Of course, I am not defending the inhumanity on the part of many rich people. And it is sometimes impossible to explain in terms of psychology. There is even a series of studies conducted by American scientists who have concluded that:

  1. Rich people are more likely to lie (even as children);
  2. Rich people are more likely to take other’s merits for themselves;
  3. Rich people are more selfish and less ethical towards other people.

But that’s not all. It turns out that poor Americans donate more money than rich Americans. That’s what a coalition of nonprofits called the Independent Sector found. It found that, on average, people with incomes below $25,000 a year typically donate just over 4% of their income to charity, while those earning more than $150,000 donate only 2.7% (despite the tax breaks that the rich can get).

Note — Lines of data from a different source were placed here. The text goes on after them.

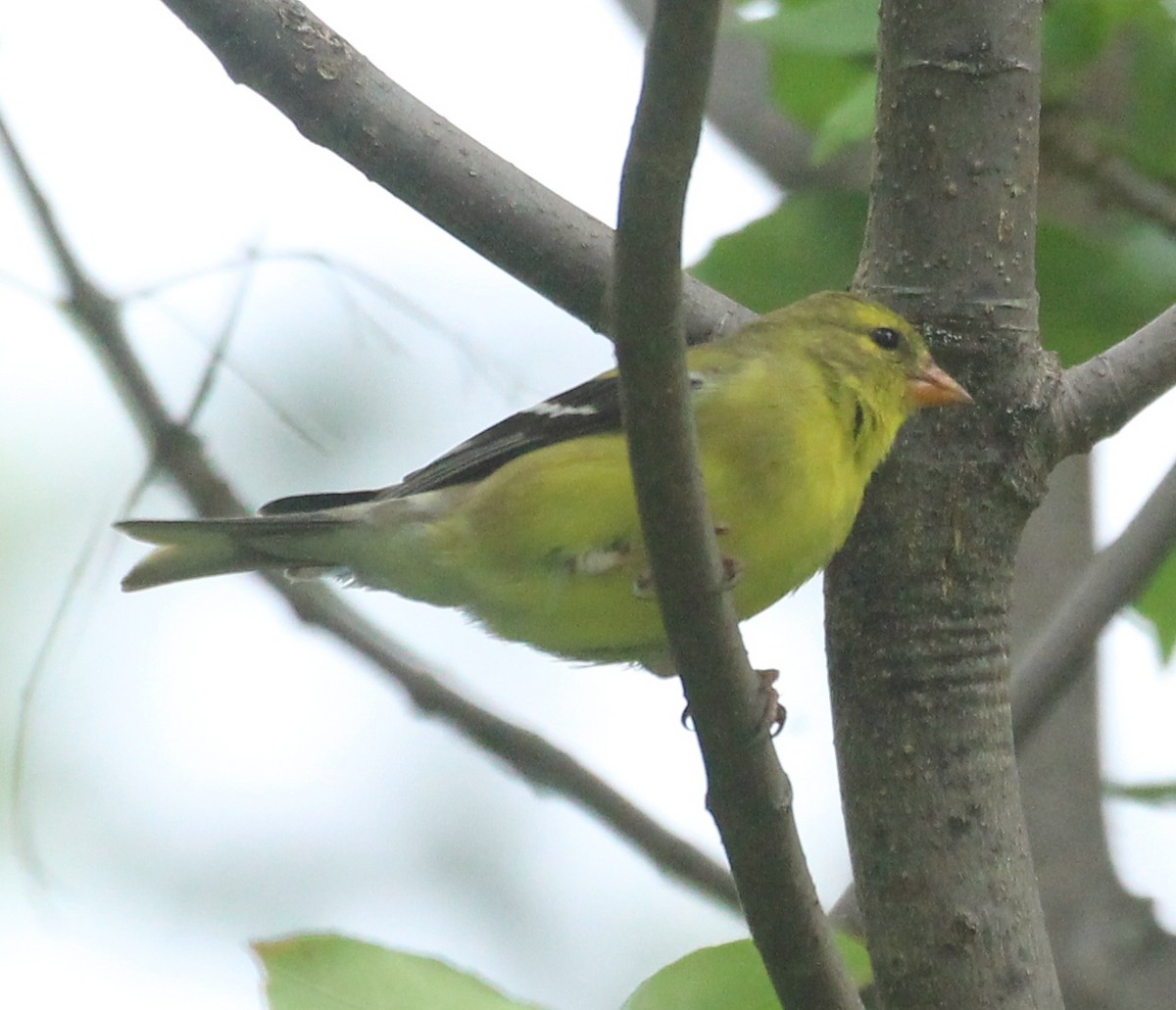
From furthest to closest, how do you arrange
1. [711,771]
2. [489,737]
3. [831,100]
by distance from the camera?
[831,100]
[489,737]
[711,771]

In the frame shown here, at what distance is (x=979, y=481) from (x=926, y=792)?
0.62 m

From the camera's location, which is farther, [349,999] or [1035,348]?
[1035,348]

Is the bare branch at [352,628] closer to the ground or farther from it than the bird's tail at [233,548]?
closer to the ground

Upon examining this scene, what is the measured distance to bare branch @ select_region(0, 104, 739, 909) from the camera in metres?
3.05

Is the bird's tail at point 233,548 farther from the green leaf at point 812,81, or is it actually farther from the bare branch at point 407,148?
the green leaf at point 812,81

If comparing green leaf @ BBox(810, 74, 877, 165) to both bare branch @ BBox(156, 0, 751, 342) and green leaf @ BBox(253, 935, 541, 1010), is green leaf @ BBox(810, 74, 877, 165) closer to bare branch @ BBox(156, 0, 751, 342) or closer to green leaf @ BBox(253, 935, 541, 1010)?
bare branch @ BBox(156, 0, 751, 342)

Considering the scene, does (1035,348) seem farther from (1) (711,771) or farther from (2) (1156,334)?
(1) (711,771)

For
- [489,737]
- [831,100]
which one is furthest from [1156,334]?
[489,737]

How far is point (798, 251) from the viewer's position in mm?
3906

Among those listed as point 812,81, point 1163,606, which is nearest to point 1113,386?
point 1163,606

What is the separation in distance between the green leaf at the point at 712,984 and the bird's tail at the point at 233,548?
1709mm

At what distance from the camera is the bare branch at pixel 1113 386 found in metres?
3.17

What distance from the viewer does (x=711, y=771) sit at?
2.38 m

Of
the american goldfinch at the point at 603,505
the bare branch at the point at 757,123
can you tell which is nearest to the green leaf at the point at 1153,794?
the american goldfinch at the point at 603,505
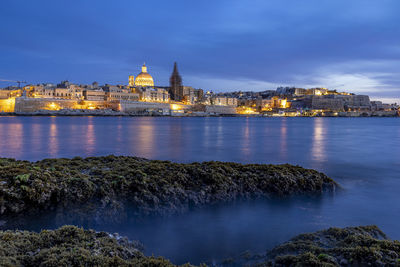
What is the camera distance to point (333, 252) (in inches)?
152

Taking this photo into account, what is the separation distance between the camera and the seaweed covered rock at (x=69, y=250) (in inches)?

If they have money and it’s not their last, why not give it to charity? Why are rich people more cruel? The writer Michael Lewis came to some interesting conclusions on this subject:

“On the surface, being on the higher step of social inequality, people have no incentive to follow the laws of ethics and morality. But the problem is actually deeper than that: it is caused by inequality itself and by the competition/struggle of the rich against each other. It changes their minds. They get so caught up in the race for money that they forget to care about anyone but themselves”.

Of course, there are exceptions to these tendencies. Many wealthy people are wise enough to cope with the difficulties generated by their good fortune without succumbing to the rich jerk syndrome. But this is rare, and these people are mostly of humble origins.

Perhaps an understanding of the debilitating consequences of wealth explains why some holders of enormous fortunes vow not to leave that wealth to their children. Several billionaires, including Chuck Feeney, Bill Gates, and Warren Buffett, have vowed to give all or most of their money to charity before they die. Buffett is known to intend to leave his children “enough to do something, but not enough to do nothing”. This idea is also supported by those whose fortunes are somewhat smaller.

But again, these are only exceptions. Most millionaires and billionaires cling to their capital hand and foot and will not give it up for anything. Moreover, some of them bribe scientists and entire institutions to produce justifiable studies saying that selfishness and greed are good. That winning the money game will bring satisfaction in life (hello, “Squid Game”).

However, judging by the vast accumulated experience of human history, this is not the case. Selfishness is sometimes useful for the development of civilization, but in most cases the development of society has not been due to individuals, but to effective collaborations.